I'm sorry that the meat of my post wasn't about the original subject but I wanted to make the point that security isn't the responsibility of the browser but of the user. I use IE exclusively just because I have tried all the others and I simply like it the best. And I guarantee that my box is as secure as you can possibly get without ripping the network card out.

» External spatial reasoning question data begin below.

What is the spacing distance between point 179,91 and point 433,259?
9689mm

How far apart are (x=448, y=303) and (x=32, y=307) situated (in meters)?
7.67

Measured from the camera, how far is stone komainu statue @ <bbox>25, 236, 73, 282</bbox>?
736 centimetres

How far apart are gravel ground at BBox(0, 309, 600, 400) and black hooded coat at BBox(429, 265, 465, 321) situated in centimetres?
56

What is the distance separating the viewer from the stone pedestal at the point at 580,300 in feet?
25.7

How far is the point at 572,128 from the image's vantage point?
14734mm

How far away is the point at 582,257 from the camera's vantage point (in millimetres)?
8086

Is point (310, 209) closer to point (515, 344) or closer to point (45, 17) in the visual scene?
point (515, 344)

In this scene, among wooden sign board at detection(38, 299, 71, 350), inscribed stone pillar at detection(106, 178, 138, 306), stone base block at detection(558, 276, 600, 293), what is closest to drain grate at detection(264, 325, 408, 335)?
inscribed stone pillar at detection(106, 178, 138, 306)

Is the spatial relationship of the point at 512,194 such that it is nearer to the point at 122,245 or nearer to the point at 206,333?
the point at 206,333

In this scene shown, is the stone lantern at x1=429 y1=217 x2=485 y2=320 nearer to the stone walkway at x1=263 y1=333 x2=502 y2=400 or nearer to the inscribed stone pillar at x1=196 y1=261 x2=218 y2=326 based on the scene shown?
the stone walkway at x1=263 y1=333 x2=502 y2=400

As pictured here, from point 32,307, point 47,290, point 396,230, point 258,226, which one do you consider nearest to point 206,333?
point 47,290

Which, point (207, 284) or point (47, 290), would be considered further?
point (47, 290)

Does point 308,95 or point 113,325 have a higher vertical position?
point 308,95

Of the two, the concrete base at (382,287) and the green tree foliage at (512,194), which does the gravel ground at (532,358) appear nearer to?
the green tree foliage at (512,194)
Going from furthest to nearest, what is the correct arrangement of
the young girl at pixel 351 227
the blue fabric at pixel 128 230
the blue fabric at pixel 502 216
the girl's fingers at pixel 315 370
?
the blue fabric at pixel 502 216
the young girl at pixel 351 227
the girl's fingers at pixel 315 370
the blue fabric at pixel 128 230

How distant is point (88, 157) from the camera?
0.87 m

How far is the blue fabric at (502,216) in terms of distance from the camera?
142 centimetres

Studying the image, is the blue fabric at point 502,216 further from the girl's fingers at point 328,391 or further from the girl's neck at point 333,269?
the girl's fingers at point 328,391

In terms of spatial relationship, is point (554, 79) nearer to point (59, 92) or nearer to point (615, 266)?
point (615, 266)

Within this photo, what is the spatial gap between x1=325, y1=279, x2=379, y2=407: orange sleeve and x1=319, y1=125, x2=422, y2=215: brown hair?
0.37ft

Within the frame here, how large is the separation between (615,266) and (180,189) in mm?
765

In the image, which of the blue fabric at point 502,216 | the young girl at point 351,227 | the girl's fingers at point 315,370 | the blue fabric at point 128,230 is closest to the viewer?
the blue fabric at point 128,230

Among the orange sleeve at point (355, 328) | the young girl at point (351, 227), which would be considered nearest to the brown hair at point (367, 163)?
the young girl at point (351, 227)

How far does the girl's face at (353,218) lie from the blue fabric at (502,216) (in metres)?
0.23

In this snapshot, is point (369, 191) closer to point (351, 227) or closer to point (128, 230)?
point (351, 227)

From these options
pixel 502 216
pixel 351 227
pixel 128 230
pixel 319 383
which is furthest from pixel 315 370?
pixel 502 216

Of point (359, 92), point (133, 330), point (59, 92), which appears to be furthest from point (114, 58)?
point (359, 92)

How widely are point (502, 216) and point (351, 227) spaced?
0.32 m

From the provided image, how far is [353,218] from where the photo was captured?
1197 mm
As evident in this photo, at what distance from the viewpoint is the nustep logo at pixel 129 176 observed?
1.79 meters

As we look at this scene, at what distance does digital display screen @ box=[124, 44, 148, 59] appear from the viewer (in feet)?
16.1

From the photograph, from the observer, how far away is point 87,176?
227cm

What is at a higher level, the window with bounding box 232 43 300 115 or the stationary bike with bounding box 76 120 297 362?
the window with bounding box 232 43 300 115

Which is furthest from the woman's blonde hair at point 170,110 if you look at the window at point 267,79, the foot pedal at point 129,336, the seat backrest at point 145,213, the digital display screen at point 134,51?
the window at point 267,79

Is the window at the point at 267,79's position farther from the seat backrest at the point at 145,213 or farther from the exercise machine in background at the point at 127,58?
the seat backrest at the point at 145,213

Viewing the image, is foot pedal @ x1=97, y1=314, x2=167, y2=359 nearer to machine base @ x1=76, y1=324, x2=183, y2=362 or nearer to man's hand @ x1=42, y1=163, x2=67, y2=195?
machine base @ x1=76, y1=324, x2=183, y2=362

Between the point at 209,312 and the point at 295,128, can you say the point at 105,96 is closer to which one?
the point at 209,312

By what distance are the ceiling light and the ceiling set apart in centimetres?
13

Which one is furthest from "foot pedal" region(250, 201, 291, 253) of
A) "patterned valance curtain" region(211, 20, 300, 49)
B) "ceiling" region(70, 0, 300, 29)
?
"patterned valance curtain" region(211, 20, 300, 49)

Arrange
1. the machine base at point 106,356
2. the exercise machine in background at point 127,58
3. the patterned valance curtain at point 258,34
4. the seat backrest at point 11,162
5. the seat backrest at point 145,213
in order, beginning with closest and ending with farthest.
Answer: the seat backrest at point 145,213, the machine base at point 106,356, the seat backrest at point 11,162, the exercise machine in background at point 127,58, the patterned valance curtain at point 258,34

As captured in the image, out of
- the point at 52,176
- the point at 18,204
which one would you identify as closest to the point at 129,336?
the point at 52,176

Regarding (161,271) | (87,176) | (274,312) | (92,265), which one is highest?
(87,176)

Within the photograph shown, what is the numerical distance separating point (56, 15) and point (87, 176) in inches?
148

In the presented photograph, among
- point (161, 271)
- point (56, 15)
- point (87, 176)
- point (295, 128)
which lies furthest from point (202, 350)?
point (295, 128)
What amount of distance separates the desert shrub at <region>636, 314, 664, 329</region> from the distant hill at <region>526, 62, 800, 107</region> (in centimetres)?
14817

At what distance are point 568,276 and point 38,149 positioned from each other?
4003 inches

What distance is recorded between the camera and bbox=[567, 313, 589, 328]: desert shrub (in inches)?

PS. I really liked Opera but there was one sight that it wouldn't display properly for me and sadly that one particular site is probably my most visited. So I deleted it  I will reinstall though as soon as there is an updated version.


----------



## southernlady (May 6, 2004)

Scriptoe, you're right in that it is OUR responsibility to keep up with security and not the responsibility of the browser. However, 98% of the population using computers do not know how to use them. I can't tell you how many people out there are basically *too stupid to use a computer*. 

A good example is my own father. We have tried to teach him about computers, left him SHEETS of detailed cheat sheets on how to even properly turn off a computer and it took him over 18 months to learn THAT maneuver. He still doesn't know how to check his own email. And he's been online for 4 years. Last time we were down there we found 6 viruses in his computer, including the sasser worm, 2 variants of the Korgo worm, and 3 others. One was so new it didn't even have a name. It took us 3 days to get him cleaned up and back up and running. And part of that was due to our having to download 44 Windows updates that HE didn't even know about!!!! NO ONE had told him, not even the tech who sold him the computer and who visited about every 6 weeks to check on things. Neither did my supposedly *computer -savvy* half sister who thought that defragging his computer was more important than downloading the critical updates. 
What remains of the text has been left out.